== DIRECTIVE ==
Copy the records word for word, from the line containing "Given the camera" through the end of the records, including both the first and last lines.
:: ENTRIES SHOWN ::
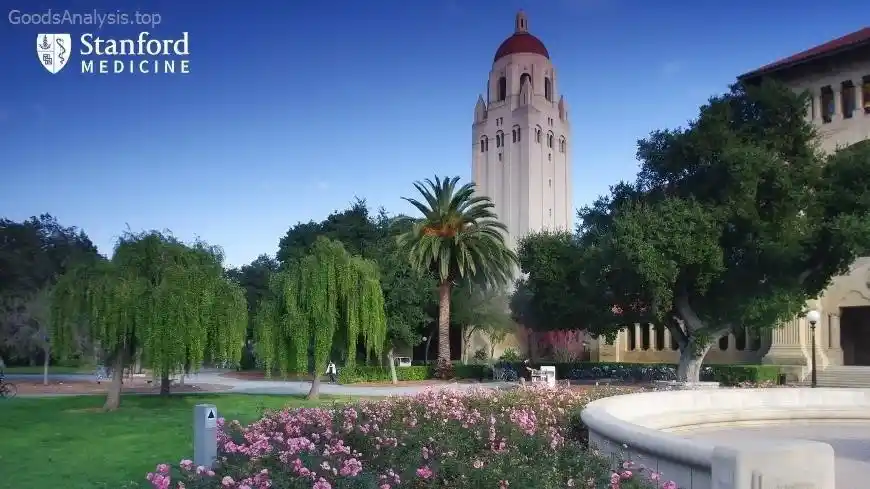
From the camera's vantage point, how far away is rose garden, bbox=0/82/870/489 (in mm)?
9141

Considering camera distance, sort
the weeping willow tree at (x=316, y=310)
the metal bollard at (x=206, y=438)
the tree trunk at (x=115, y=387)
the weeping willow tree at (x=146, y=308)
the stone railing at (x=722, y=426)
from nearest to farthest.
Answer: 1. the stone railing at (x=722, y=426)
2. the metal bollard at (x=206, y=438)
3. the weeping willow tree at (x=146, y=308)
4. the tree trunk at (x=115, y=387)
5. the weeping willow tree at (x=316, y=310)

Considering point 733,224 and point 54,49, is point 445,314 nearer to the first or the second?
point 733,224

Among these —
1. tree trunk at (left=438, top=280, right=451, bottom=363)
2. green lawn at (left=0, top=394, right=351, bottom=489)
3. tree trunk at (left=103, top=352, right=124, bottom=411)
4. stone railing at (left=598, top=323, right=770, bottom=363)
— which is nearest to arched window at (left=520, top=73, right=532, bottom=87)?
stone railing at (left=598, top=323, right=770, bottom=363)

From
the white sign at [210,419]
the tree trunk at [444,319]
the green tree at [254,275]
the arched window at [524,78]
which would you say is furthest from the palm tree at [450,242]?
the arched window at [524,78]

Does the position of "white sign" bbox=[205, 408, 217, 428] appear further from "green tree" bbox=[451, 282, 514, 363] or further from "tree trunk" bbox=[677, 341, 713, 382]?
"green tree" bbox=[451, 282, 514, 363]

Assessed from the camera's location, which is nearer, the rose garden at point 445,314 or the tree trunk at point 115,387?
the rose garden at point 445,314

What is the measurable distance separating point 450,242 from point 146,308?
77.3 feet

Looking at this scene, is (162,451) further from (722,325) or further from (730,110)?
(730,110)

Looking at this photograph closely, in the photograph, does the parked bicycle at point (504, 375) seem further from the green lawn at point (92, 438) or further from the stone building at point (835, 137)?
the green lawn at point (92, 438)

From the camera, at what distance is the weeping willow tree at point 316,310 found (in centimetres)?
2655

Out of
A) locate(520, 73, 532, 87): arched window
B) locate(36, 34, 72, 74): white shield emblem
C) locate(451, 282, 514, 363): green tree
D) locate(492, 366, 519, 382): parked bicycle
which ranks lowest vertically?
locate(492, 366, 519, 382): parked bicycle

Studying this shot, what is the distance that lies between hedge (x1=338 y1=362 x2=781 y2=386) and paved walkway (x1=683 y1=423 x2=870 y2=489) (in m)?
21.7

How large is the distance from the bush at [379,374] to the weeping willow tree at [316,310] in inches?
442

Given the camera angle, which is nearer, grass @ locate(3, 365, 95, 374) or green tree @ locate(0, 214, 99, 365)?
green tree @ locate(0, 214, 99, 365)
:::
== ANSWER TO THIS EXERCISE ==
Given the camera angle, which is nearer, grass @ locate(3, 365, 95, 374) or green tree @ locate(0, 214, 99, 365)?
green tree @ locate(0, 214, 99, 365)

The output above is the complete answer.